Trading floor to boardroom door: The strategic power of delisting

South African stock markets are experiencing lower levels of liquidity, particularly in small- and medium-cap companies, due to a trend by institutional and other significant investors towards investment in larger, more liquid companies, driven in part by a growth in exchange traded funds, whose index spread mitigates risk for investors. Ultimately small- to medium-cap listed companies are perhaps becoming less relevant in the investor universe and are finding it more difficult to attract and raise equity capital through the public markets.

21 Aug 2024 3 min read Corporate Debt, Turnaround & Restructuring Alert Article

At a glance

  • An entity looking to adapt to changing market conditions, escape a rigid regulatory environment and reduce the additional costs of being listed may consider a delisting as a value constructive avenue as part of its business turnaround strategy.
  • Using Sasfin's recent proposed delisting as an example, we unpack how exiting the listed environment can be a savvy move for companies looking to reinvent themselves and set the stage for future success.

It is in this context that listed companies will be required to consider their capital strategy to ensure a viable future for their business and value for their stakeholders. Amongst other potential strategies, delisting may be a useful mechanism to contribute to a strategic turnaround.

Using Sasfin’s recent proposed delisting as a prime example, we unpack how exiting the listed environment can be a savvy move for companies looking to reinvent themselves and set the stage for future success.

Before we tackle the concept of delisting, let’s ask the question: why list in the first place? Companies generally opt to publicly list on one or more stock exchanges to get more ready access to equity capital in order to fund growth.

However, in the South African market in recent years, listed companies have generally found it increasingly challenging to raise equity capital for a number of reasons, such as economic uncertainty and reduced investor confidence. In addition, equity capital is also more expensive than loan capital. For example, interest payments on debt are tax-deductible, which can lower the effective cost of debt. Equity dividends, however, are paid from after-tax profits, making equity more expensive for companies from a tax perspective.

With that being the case, if a company cannot raise equity in the market, or raising equity comes at a high price, companies may ask themselves: why remain listed?

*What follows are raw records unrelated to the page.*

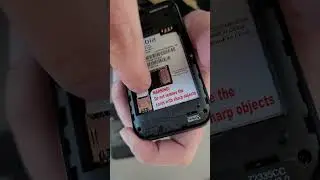 Nubia Cymbal 2 - How to Insert SIM Card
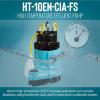 imageLittle Giant HT10ENCIM 115 Volt 12 HP 4500 GPH Cast Iron Manual Submersible High Temperature EffluentBoiler BlowDown Pump with 15Ft Cord Blue 511610With Float Switch
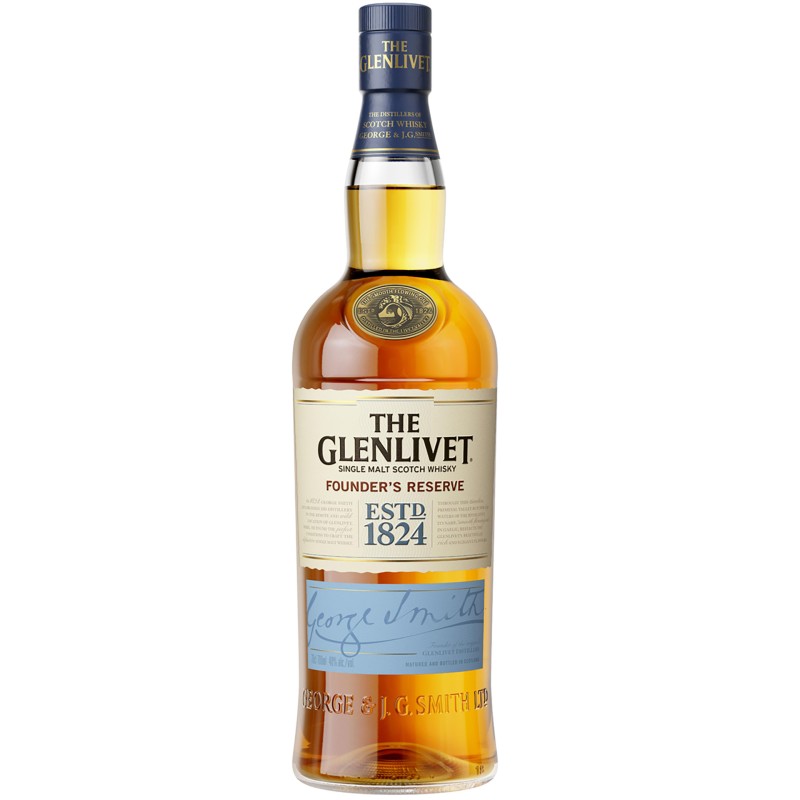 Whisky Single Malt Glenlivet Founders Reserve Esc�cia 70Cl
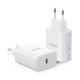 Duzzona T3 Wall Charger 20W Type-C PD QC3.0 (white)
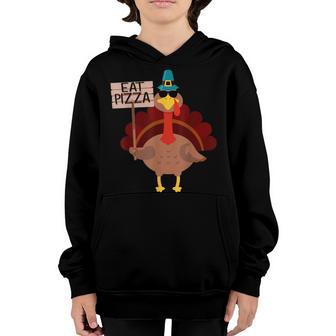 Turkey Eat Pizza Adult Vegan Kids Funny Thanksgiving Gifts V2 Youth Hoodie - Thegiftio UK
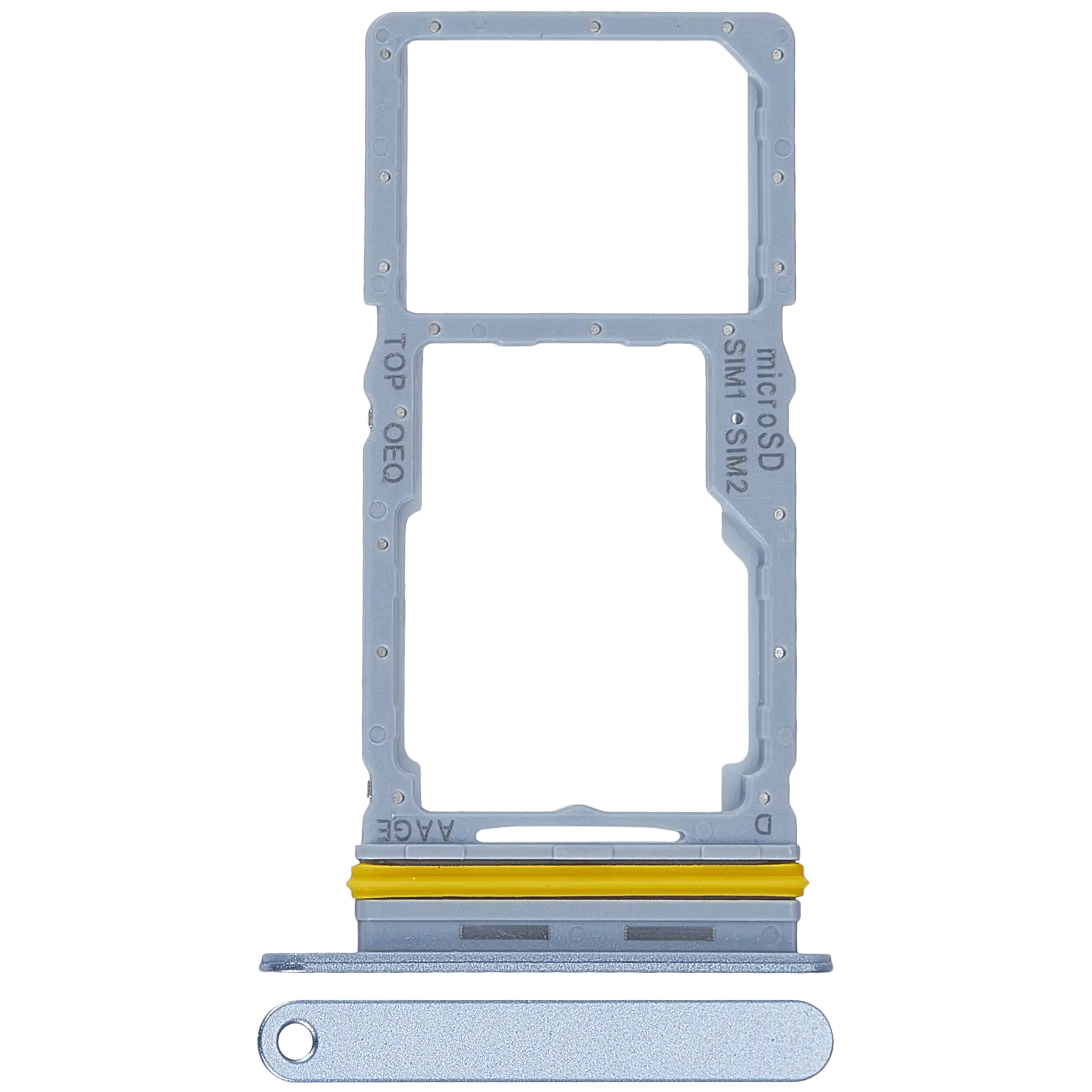 Carrellino doppia SIM per Samsung Galaxy A17 4G (A175 / 2025) (Premium) (Light Blu)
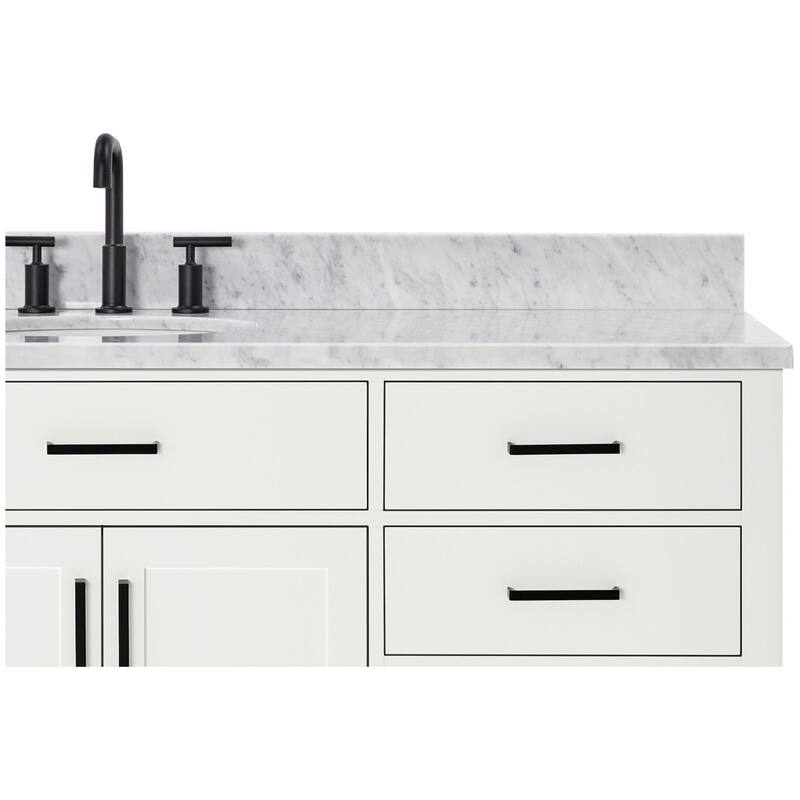 Ariel T067SCW2OVO Hepburn 67" Free Standing Single Oval Basin Vanity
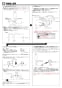 TOTO CS70BP+SH60BA CS70シリーズ  取扱説明書 商品図面 施工説明書 分解図 CS70シリーズ  施工説明書2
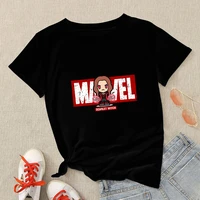 scarlet witch aesthetic clothes t shirt women black fashion summer casual ropa tumblr mujer cartoon cute print harajuku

Part of the value trade-off of being listed is the additional costs embedded in maintaining a listing on a securities exchange, such as the cost of listing, advisory and non-executive directors’ fees, etc. Listed entities must also factor in the wasted opportunity cost of compliance – management will be required to spend a considerable amount of time away from running the company’s business to adhere to a demanding regulatory and reporting environment. The regulatory overlay imposed by the securities exchange also creates an additional compliance layer which may impede the company’s ability to nimbly pursue transactions and other opportunities. In addition, the company may wish to rather direct its administrative spending towards investments.

In light of these costs, delisting may for some companies free-up much needed capital and resources as well as enable companies to respond to market conditions or pursue opportunities with less regulatory compliance burdens. For those companies, the benefits of delisting may outweigh the net benefits of being listed.

From a foreign investment point of view, the source of offshore capital will often determine an investor’s view of delisting. While institutional money, such as unit trusts and pension funds, may want to exit (or be required to exit in terms of its investment mandate) when a company goes private, sources coming from private equity, development financiers and traders may want to jump at taking companies private.

Sasfin’s rationale for its proposed delisting included furthering its strategic action in an unlisted environment, eliminating ongoing costs associated with being listed, and supporting the growth of Sasfin Wealth with material commitments by Sasfin Holdings’ two largest shareholders and the management of Sasfin Wealth.

It comes as no surprise that Sasfin has said that delisting is an optimal strategy as it currently has a limited free float. As an unlisted company, Sasfin will be able to execute on its strategic reset, which will include further strategic actions.

An entity looking to adapt to changing market conditions, escape a rigid regulatory environment and reduce the high costs of being listed ought to at least consider a delisting as part of its business turnaround strategy, because it can be value constructive.